Dataset for Plausibility of Vehicle Components

Evaluation dataset for the task of plausible material extraction in the vehicle repair domain. The dataset contains 100 sampled full components, and 100 sampled full+head components. The components were used for query template analysis and final evaluation.

See here on how to obtain the data.

Reference:

Annerose Eichel, Helena Schlipf, Sabine Schulte im Walde (2023)
Made of Steel? Learning Plausible Materials for Components in the Vehicle Repair Domain
In: Proceedings of the 17th Conference of the European Chapter of the Association for Computational Linguistics (EACL). Dubrovnik, Croatia.

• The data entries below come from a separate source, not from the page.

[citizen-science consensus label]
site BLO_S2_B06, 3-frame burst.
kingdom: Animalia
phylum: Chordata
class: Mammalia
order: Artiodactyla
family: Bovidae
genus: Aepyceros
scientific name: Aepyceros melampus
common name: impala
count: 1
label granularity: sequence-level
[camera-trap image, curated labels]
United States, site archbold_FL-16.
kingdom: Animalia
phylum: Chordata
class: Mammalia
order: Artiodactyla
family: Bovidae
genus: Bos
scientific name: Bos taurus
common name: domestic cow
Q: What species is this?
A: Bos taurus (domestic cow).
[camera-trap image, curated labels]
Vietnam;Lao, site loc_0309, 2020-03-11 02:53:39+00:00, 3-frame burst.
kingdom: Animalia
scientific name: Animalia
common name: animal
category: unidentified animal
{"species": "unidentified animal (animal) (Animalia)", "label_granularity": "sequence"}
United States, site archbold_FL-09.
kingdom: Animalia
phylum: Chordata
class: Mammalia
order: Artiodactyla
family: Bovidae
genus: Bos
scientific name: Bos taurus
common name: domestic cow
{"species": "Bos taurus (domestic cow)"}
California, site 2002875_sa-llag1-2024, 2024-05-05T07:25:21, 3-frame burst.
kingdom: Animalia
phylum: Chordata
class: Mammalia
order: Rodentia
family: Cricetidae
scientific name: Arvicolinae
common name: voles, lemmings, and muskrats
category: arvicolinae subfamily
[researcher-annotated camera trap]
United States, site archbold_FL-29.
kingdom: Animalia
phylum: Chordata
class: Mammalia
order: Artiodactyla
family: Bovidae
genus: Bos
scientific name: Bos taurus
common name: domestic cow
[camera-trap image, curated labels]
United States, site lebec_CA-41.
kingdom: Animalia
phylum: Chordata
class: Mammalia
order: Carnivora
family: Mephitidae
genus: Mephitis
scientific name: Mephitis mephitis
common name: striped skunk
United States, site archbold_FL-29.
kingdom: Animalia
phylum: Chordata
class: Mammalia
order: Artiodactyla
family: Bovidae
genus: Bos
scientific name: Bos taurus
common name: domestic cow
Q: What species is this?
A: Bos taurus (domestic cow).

PAP: Dataset for Physical and Abstract Plausibility

We present a novel dataset for physical and abstract plausibility of events in English. Based on naturally occurring sentences extracted from Wikipedia, we infiltrate degrees of abstractness, and automatically generate perturbed pseudo-implausible events. We annotate a filtered and balanced subset for plausibility using crowdsourcing, and perform extensive cleansing to ensure annotation quality. In-depth quantitative analyses indicate that annotators favor plausibility over implausibility and disagree more on implausible events. Furthermore, our plausibility dataset is the first to capture abstractness in events to the same extent as concreteness, and we find that event abstractness has an impact on plausibility ratings: more concrete event participants trigger a perception of implausibility.

See here on how to obtain the data.

Reference:

Annerose Eichel, Sabine Schulte im Walde (2023)
A Dataset for Physical and Abstract Plausibility and Sources of Human Disagreement
In: Proceedings of the 17th Linguistic Annotation Workshop (LAW). Toronto, Canada.